Comms Network Writeup:
When we implemented MQ we ran into a problem: traffic needed to be secured. This was easy for the API with SSL certificates, and was still somewhat easy for gRPC, which could also use certificates and work with a proxy. However, it's much harder to use MQ behind a proxy, and we didn't like the idea of generating and distributing self-signed certificates. We came up with the idea of running the traffic over a wireguard tunnel, specifically the server's wireguard tunnel in the network. Since every network now has a mandatory server "node" (netmaker-1), we could use that tunnel for MQ traffic and keep it secure, hooray!
What we discovered over the past few weeks is that this is fundamentally problematic when it comes to network updates. Whenever a node changes its interface, is must break existing connections. The other side of any WireGuard tunnel must also re-configure the peer for that node. What this meant was, we were broadcasting changes in the network over a tunnel which was also being actively changed.
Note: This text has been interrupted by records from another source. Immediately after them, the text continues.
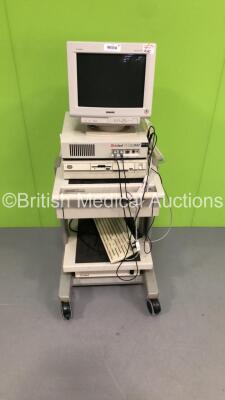 SciMed PC Dop 842 System with Sony Monitor,CPU and Accessories on Trolley (Hard Drive Removed) *IR290* - 3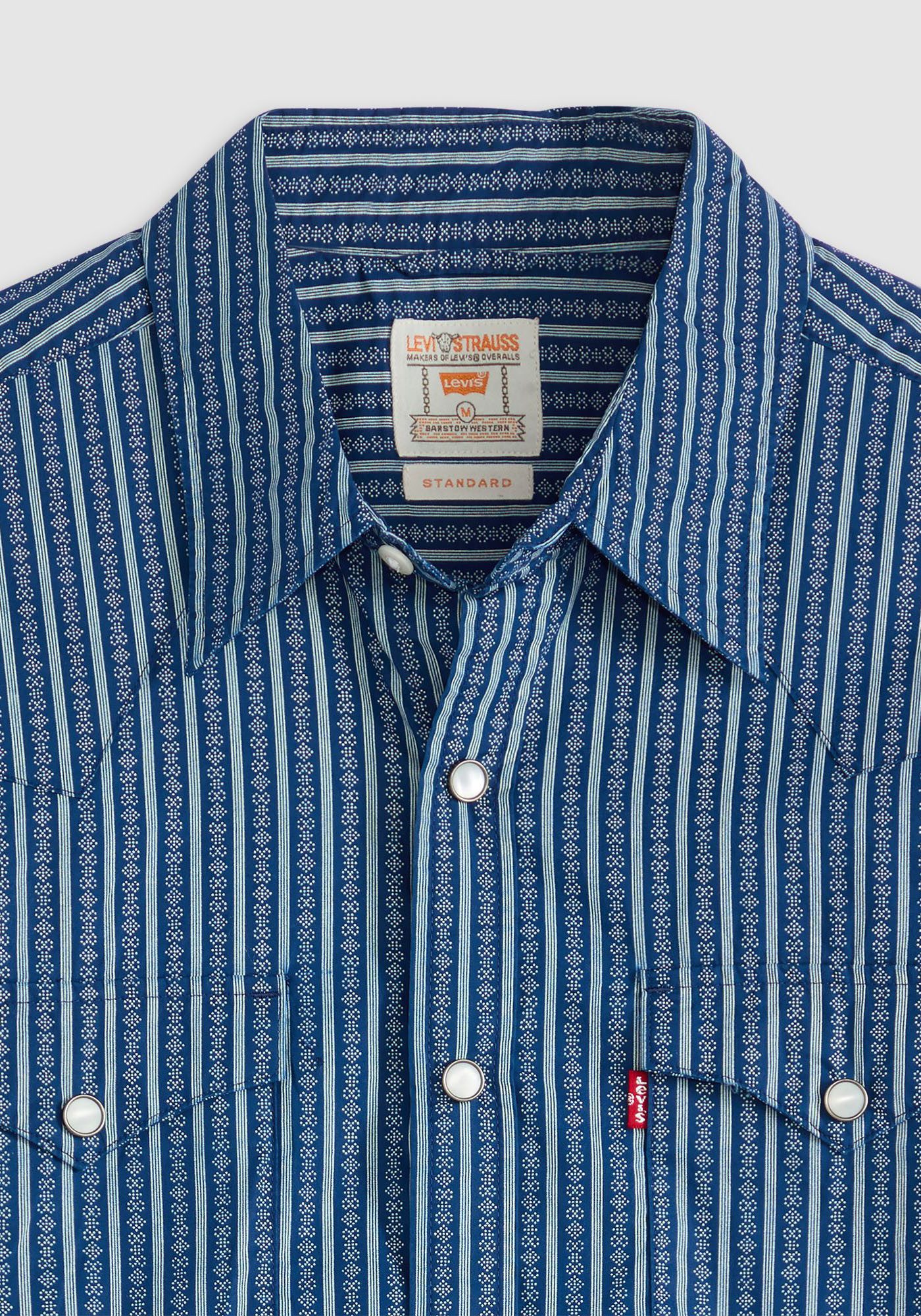 Levi's® Jeans overhemd LE BARSTOW WESTERN STAND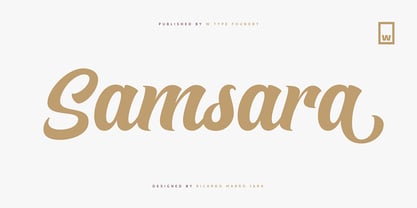 Samsara Font Free Download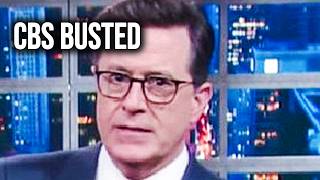 CBS Goes FULL PANIC As Stephen Colbert Drops Reality Check On Blocking James Talarico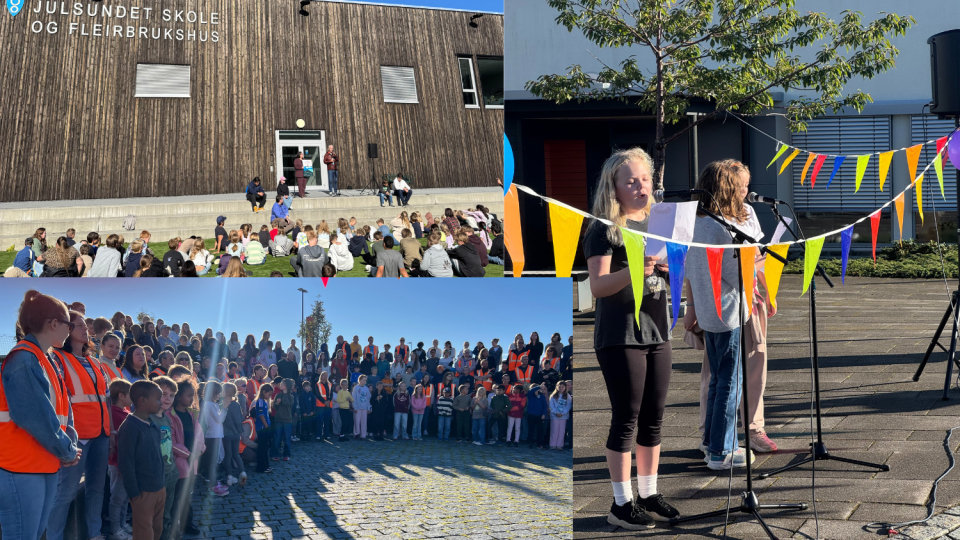 Lenkje til artikkel: Opning av Romsdalsløypa i Aukra
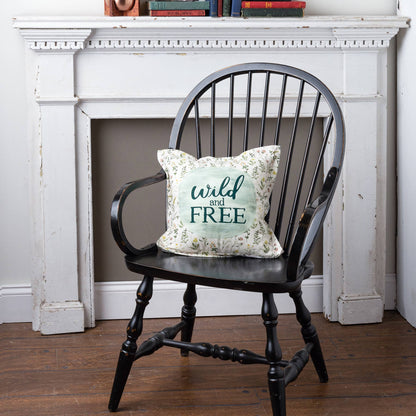 Wild And Free Pillow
We had a few workarounds for this, most notably, when MQ connections break over WireGuard, it will re-pull its configs using gRPC. It was doing this a lot more than we liked. We mitigated as much as we could, but ultimately the best we could do is give the nodes a very good "guess" of what their config needed to be. If something went wrong, you could lose your ability to communicate with the server. Particularly difficult were network-wide updates. If you changed the network range, switched off UDP hole punching, or published a "key update", these changes would tend to fail. Think about it, we're telling every node in the network, including the server, to modify its WireGuard interface, change all of its peers, and re-establish connections, and this message is sent over the same WireGuard interface that is about to be modified! It led to a lot of chicken and egg problems.